Turbulence properties and global regularity of a modified Navier-Stokes equation

TL;DR

This paper introduces a modified Navier-Stokes equation with infinite conserved quantities, analyzes its turbulence properties through numerical simulations, and proves global well-posedness for smooth initial data.

Contribution

The paper presents a new modified Navier-Stokes equation with conserved quantities and demonstrates its turbulence characteristics and global regularity results.

Findings

Dissipative structures are curled vortex sheets instead of vortex tubes.

Scaling of structure functions aligns with She-Lévéque phenomenology.

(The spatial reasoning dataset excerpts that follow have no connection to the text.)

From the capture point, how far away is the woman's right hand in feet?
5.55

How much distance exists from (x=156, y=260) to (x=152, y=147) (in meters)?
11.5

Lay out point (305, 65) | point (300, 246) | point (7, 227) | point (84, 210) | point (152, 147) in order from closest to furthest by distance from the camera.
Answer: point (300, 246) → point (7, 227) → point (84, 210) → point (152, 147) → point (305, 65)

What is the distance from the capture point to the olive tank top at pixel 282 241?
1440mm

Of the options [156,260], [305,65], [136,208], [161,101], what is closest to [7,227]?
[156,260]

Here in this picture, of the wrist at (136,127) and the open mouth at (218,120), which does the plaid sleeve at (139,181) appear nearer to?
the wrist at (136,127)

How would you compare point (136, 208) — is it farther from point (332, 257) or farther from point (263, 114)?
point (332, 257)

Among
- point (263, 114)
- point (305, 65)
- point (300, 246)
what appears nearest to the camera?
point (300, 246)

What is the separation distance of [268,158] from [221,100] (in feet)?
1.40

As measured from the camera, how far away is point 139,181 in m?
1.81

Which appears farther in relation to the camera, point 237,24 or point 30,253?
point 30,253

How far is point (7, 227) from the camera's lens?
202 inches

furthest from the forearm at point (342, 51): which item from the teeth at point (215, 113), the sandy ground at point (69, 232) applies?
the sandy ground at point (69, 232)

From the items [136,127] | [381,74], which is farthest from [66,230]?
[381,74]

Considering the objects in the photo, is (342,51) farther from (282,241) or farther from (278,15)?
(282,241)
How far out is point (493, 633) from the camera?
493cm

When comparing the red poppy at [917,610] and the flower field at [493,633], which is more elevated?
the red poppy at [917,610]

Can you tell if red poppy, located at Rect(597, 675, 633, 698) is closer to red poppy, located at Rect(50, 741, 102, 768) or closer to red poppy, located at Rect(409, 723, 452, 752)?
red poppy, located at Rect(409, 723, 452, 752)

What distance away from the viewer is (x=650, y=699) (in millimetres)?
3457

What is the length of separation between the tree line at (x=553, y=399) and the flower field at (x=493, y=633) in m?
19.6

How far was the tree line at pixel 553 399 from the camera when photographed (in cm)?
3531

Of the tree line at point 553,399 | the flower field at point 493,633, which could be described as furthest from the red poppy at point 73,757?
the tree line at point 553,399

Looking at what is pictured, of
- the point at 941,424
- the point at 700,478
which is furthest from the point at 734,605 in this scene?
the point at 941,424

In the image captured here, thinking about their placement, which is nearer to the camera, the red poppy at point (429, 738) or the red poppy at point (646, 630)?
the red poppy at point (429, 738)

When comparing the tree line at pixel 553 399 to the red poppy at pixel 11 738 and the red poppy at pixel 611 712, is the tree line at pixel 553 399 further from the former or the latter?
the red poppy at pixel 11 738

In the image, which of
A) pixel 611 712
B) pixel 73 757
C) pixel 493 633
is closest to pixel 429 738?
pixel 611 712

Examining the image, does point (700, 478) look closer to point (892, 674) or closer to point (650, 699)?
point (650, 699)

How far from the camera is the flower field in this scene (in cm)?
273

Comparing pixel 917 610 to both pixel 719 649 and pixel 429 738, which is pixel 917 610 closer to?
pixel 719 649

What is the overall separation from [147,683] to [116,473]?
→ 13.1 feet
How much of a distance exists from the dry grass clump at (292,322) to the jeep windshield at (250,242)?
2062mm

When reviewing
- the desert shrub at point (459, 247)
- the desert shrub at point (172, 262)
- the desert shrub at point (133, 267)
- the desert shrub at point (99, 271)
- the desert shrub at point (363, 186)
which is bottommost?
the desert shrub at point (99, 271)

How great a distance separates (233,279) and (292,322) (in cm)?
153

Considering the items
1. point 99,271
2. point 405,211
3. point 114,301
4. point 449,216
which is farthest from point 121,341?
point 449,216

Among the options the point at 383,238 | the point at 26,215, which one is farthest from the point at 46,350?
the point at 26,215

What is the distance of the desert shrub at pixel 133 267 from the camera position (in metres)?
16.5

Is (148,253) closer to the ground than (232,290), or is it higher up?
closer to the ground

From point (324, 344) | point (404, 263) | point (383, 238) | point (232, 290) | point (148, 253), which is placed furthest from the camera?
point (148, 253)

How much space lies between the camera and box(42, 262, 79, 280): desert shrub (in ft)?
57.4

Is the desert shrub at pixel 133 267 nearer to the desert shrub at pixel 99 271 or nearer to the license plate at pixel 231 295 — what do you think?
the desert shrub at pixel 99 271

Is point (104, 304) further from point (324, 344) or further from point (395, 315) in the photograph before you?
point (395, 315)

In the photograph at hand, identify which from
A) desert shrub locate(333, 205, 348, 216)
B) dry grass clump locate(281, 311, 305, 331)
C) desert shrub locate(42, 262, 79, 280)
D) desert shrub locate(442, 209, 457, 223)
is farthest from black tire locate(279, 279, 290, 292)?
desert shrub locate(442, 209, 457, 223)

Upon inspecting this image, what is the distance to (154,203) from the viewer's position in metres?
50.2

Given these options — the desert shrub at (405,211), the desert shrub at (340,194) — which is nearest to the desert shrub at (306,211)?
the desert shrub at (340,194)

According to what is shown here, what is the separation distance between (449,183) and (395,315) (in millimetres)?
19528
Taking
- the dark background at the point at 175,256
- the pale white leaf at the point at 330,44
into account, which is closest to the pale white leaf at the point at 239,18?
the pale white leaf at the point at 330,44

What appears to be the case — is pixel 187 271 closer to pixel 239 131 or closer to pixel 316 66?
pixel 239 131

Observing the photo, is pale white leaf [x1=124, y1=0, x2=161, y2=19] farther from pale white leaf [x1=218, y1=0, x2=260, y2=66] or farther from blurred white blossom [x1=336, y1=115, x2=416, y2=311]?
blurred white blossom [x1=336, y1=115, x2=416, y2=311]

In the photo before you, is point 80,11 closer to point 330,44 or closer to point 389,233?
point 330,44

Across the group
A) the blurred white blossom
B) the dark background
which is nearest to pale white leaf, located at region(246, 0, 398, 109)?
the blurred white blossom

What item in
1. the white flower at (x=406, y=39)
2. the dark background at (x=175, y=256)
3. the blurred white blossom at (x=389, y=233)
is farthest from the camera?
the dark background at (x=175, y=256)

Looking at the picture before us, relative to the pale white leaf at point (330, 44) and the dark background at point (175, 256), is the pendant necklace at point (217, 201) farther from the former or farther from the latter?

Global well-posedness established for smooth initial conditions.

Abstract

We introduce a modification of the Navier-Stokes equation that has the remarkable property of possessing an infinite number of conserved quantities in the inviscid limit. This new equation is studied numerically and turbulence properties are analyzed concerning energy spectra and scaling of structure functions. The dissipative structures arising in this new equation are curled vortex sheets contrary to vortex tubes arising in Navier-Stokes turbulence. The numerically calculated scaling of structure functions is compared with a phenomenological model based on the She-L\'ev\^eque approach. Finally, for this equation we demonstrate global well-posedness for sufficiently smooth initial conditions in the periodic case and in $\mathbb R^3$. The key feature is the availability of an additional estimate which shows that the $L^4$-norm of the velocity field remains finite.